**Textauszug:**
====================
Non-beating-heart donors aus ethischer Perspektive
In letzter Zeit wird die Organentnahme von Patienten nach Herzstillstand – ohne daß der Hirntod vorher bereits zweifelsfrei eingetreten ist – diskutiert (R.M.H. Wijnen et al. In: Lancet 1995, 1067-1070). Die damit verbundenen medizinischen Ziele, mehr Organe zur Rettung von Menschen für Organtransplantationen zu erhalten, sowie eine möglicherweise größere Erfolgsaussicht bei der Transplantation sind zunächst auch unter ethischen Gesichtspunkten zu begrüßen. Allerdings wird aus Zentren, in denen diesbezügliche Forschungen gemacht wurden, über eine hohe Widerspruchsrate durch die Verwandten berichtet. Bestehen die Sorgen dieser Verwandten zurecht und wie sind sie ethisch zu bewerten?
Unter drei voneinander gut zu unterscheidenden Gesichtspunkten soll eine Annäherung an die Beantwortung dieser Frage gesucht werden.
1. Die erste und grundlegende ist eine der ethischen Frage vorgelagerte medizin- anthropologische: Mit Hilfe welcher Kriterien wird der Tod eines Menschen zweifelsfrei festgestellt? Diese Frage gilt es gut zu unterscheiden von der Debatte, ob dieser Mensch noch ein Mensch in Sinne einer Person sei (vgl. W. Wolbert: Zur neueren Diskussion über den Gehirntod. In: Ethik in der Medizin 1996, 6-18). Es geht auch nicht um eine Definition des Todes. Den Tod des Menschen anthropologisch umfassend definieren zu wollen hieße ja, ihn von allen Seiten her erforschen zu können. Dies ist aber aus einsichtigen Gründen nicht möglich, da sich die „Rückseite“ des Todes, gleichsam was nach dem Tod kommt, schlechterdings menschlichen Wissensmöglichkeiten entzieht. Dennoch bedarf es einer juristischen Festlegung des Todes. Es kann also nur um Kriterien gehen, mit denen die Medizin heute unter geänderten Reanimationsmöglichkeiten den Tod des Menschen feststellt. Früher galt der irreversible Herz-Kreislaufstillstand als verläßliches und allseits akzeptiertes Kriterium. Das wurde aber seit der Havard-Stellungnahme durch den Hirntod ergänzt, da bislang als nicht reanimierbar geltende Patienten durch die Fortschritte der Medizin reanimiert werden konnten. Diese Bestimmung des Hirntodes wurde 1968 aber unter dem Aspekt der Fragestellung gefunden, wann eine Behandlung, bzw. Wiederbelebungsversuche abgebrochen werden können, weil der Mensch trotz technisch noch möglicher Maßnahmen für seinen Kreislauf hirntod ist. Erst nachträglich wurde dieses Kriterium dann auch als Voraussetzung für eine Organentnahme angewandt. Unter anthropologischem Aspekt ist dieses Kriterium nicht mit dem Verlust des Bewußtseins durch Ausfall der Großhirnrinde oder deren Teile begründbar, – nicht die Zerstörung eines Organs ist der entscheidende Gesichtspunkt – sondern die Tatsache, daß das Integrationsorgan der leib-seelischen Ganzheit eines Menschen irreversibel zerstört ist. Voraussetzung ist allerdings der Ganzhirntod: Hirnrinde und Hirnstamm. Wenn also bei einem Menschen nach diesen Kriterien der Hirntod festgestellt ist, ist der anthropologische Status dieses Wesens trotz möglicher, noch vorhandener spinaler Reflexe peripherer Art und der damit gegebenen lebensweltlichen Wahrnehmung von Bewegung ein toter Mensch. Eine Organentnahme bedeutet daher keine Tötung, denn einen toten Menschen kann man nicht mehr töten.
====================
**Datenauszug:**
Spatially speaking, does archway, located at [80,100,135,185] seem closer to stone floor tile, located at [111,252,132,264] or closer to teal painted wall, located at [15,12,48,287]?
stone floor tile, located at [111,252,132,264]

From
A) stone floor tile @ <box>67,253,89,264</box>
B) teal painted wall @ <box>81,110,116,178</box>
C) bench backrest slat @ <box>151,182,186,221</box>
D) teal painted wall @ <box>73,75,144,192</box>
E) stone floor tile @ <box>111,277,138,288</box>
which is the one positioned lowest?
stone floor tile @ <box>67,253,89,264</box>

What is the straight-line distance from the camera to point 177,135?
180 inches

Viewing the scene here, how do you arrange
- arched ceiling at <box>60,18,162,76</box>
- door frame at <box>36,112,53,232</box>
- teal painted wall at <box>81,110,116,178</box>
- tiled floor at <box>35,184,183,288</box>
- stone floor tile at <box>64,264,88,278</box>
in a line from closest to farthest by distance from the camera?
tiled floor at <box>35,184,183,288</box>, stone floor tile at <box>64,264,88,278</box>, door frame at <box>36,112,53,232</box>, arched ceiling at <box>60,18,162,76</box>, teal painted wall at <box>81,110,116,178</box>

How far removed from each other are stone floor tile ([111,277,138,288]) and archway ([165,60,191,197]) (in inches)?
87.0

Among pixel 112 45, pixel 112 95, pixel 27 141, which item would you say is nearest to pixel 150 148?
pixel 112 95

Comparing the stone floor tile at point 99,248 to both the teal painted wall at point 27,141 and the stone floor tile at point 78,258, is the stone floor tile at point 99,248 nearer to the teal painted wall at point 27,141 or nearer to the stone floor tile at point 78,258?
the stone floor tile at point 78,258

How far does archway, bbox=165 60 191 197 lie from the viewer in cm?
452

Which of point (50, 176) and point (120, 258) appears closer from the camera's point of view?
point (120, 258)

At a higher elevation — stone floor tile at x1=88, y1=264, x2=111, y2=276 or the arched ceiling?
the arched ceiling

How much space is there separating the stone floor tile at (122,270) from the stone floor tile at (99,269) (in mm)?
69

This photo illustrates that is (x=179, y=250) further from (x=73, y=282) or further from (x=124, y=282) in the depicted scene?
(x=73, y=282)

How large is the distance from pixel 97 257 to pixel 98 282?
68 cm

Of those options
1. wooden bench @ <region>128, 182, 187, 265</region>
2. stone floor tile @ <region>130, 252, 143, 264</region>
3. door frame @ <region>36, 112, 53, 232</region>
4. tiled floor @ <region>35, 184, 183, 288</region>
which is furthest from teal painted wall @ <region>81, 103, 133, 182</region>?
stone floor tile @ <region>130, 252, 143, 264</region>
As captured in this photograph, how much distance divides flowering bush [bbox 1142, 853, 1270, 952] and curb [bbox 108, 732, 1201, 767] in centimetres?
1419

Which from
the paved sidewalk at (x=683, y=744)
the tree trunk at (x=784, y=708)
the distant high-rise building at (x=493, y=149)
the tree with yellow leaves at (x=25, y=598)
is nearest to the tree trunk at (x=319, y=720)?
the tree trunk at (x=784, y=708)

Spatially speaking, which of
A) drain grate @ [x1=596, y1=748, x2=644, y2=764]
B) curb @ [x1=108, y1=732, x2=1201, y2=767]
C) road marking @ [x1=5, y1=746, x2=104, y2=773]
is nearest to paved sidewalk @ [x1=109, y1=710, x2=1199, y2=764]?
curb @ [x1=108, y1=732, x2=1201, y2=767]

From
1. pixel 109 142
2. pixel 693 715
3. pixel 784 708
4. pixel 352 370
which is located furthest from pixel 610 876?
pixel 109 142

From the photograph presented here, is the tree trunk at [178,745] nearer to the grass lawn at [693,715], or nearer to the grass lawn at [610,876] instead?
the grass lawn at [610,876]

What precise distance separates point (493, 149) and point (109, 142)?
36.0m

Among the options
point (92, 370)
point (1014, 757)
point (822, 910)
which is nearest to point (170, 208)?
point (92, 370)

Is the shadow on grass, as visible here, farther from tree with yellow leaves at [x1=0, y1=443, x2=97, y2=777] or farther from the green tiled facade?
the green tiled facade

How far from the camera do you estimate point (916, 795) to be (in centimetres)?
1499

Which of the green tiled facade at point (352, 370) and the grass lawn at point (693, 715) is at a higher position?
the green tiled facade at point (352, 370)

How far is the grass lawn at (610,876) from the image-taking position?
====================
**Zu erledigen:**
(1) Schreiben Sie aus dem Textauszug über Non-beating-heart donors alles ab „Non-beating-heart donors aus“ bis hin zu „Frage gesucht werden.“ ab.
(2) Welches Kriterium galt laut dem Textauszug über Non-beating-heart donors früher als verlässlich und allseits akzeptiert für die Feststellung des Todes?
(3) Setzen Sie den Textauszug über Non-beating-heart donors im Anschluss an seinen letzten Satz fort.

**Antworten je Aufgabe:**
(1)
Non-beating-heart donors aus ethischer Perspektive
In letzter Zeit wird die Organentnahme von Patienten nach Herzstillstand – ohne daß der Hirntod vorher bereits zweifelsfrei eingetreten ist – diskutiert (R.M.H. Wijnen et al. In: Lancet 1995, 1067-1070). Die damit verbundenen medizinischen Ziele, mehr Organe zur Rettung von Menschen für Organtransplantationen zu erhalten, sowie eine möglicherweise größere Erfolgsaussicht bei der Transplantation sind zunächst auch unter ethischen Gesichtspunkten zu begrüßen. Allerdings wird aus Zentren, in denen diesbezügliche Forschungen gemacht wurden, über eine hohe Widerspruchsrate durch die Verwandten berichtet. Bestehen die Sorgen dieser Verwandten zurecht und wie sind sie ethisch zu bewerten?
Unter drei voneinander gut zu unterscheidenden Gesichtspunkten soll eine Annäherung an die Beantwortung dieser Frage gesucht werden.

(2) Der irreversible Herz-Kreislaufstillstand.

(3)
2. Anders allerdings stellt sich das Problem dar, wenn der Hirntod noch nicht eingetreten ist, sondern erst – wenn auch mit unweigerlicher Sicherheit – aufgrund des Aussetzens von Reanimationmaßnahmen in kurzer Zeit eintreten wird. In diesem Fall wird der Hirntod erst in Zukunft eintreten und zwar als Folge des Aussetzens der Wiederbelebungsversuche. Dürfen auch in diesem Fall Organe entnommen werden? Handelt es sich hier nicht um die Entnahme von einem Lebenden, wenn auch in der allerletzten Phase seines Sterbens? Aber Sterben gehört ja zum Leben. Unter dieser Voraussetzung würden dieselben ethischen Kriterien wie bei einer Lebendspende gelten.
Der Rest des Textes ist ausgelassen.